Written exercise A:
Reproduce the data records verbatim from the line containing "Does the roadside" through the final line of the records, including both of those lines.

Extract to read:
——

Sticky Stuff

The very delicious and my favorites kanom tien and babin at Mae Nongnuch shop in Hua Hin

In Hua Hin, where many people can be quite obsessed with food and desserts, a normal easy chat can heat up when you touch on some sensitive subjects. For example, the search for the best sticky rice and mango in town. Thing is, even locals who were born and bred in this popular resort borough can have different taste buds. “I thought Aunty soandso makes the best sticky rice,” said my wonderful food source who runs a popular seafood restaurant on Naeb Kehaad road. “But I thought Ms soandso is much better,” says her friend, another long time Hua Hin resident, who always enjoys the pleasure of acclaiming her own impeccable taste for food.

Whatever they say, when it comes to sticky rice and mango, I always stick to my gun. In my not-so-humble opinion, I vote for Mae Nongnuch (Meechai) shop opposite to the famous Chatchai market for the best Thai favorite. And whenever I come here, I am not just buying their lovely sticky rice, but also their delicious kanom tien (sticky rice dumpling with savoury peanut filling), crunchy babin (coconut tart) and probably preserved mango (mango sheets), dates and whatever looks good and available that day, too.

Other favorites such as sticky rice + black beans (left) and all gold desserts (right)

——

Written exercise B:
State whether each statement agrees with the piece on sticky rice in Hua Hin, answering yes or no and quoting the deciding words of the piece: (i) the Mae Nongnuch shop is located opposite the Chatchai market; (ii) babin is described as a sticky rice dumpling with a peanut filling; (iii) the food source runs a seafood restaurant on Naeb Kehaad road.

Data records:
——

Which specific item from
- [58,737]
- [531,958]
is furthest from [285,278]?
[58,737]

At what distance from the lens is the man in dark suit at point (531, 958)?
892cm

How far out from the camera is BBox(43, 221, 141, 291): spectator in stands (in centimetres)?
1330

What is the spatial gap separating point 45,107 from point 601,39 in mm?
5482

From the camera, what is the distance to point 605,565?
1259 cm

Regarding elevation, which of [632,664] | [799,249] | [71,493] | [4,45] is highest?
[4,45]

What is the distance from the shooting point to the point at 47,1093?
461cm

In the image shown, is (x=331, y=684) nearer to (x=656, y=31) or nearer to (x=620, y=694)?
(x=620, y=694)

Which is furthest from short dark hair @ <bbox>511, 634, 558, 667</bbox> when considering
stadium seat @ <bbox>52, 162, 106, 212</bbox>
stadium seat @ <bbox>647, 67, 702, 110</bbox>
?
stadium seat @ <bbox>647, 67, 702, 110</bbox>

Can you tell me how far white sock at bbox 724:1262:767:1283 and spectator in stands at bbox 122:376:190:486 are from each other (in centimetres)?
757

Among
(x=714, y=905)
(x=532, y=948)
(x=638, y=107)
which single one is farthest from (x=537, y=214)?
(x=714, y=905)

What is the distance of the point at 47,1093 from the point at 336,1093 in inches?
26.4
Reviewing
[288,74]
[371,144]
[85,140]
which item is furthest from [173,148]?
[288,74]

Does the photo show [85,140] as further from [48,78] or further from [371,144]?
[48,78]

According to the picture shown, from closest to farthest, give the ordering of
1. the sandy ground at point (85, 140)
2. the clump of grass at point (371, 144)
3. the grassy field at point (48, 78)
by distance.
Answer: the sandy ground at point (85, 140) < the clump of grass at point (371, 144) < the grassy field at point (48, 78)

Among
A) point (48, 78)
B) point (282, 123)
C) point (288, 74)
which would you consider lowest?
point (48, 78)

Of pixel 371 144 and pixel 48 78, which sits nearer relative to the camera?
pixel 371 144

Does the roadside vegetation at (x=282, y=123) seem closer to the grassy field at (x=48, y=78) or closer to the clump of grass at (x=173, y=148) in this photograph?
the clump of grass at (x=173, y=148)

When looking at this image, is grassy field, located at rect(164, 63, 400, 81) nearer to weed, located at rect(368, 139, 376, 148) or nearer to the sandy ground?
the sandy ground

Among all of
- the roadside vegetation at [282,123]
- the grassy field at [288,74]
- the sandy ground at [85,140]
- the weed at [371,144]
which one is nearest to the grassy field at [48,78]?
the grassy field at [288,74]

——

Task result A:
Does the roadside vegetation at (x=282, y=123) seem closer to the grassy field at (x=48, y=78) or closer to the clump of grass at (x=173, y=148) in this photograph?
the clump of grass at (x=173, y=148)

When looking at this image, is grassy field, located at rect(164, 63, 400, 81) nearer to weed, located at rect(368, 139, 376, 148) or nearer to the sandy ground?
the sandy ground

Among all of
- the roadside vegetation at [282,123]
- the grassy field at [288,74]
- the sandy ground at [85,140]
- the weed at [371,144]
which one is nearest to the grassy field at [48,78]?
the grassy field at [288,74]

Task result B:
(i) Yes: "Mae Nongnuch (Meechai) shop opposite to the famous Chatchai market"
(ii) No: "crunchy babin (coconut tart)"
(iii) Yes: "who runs a popular seafood restaurant on Naeb Kehaad road"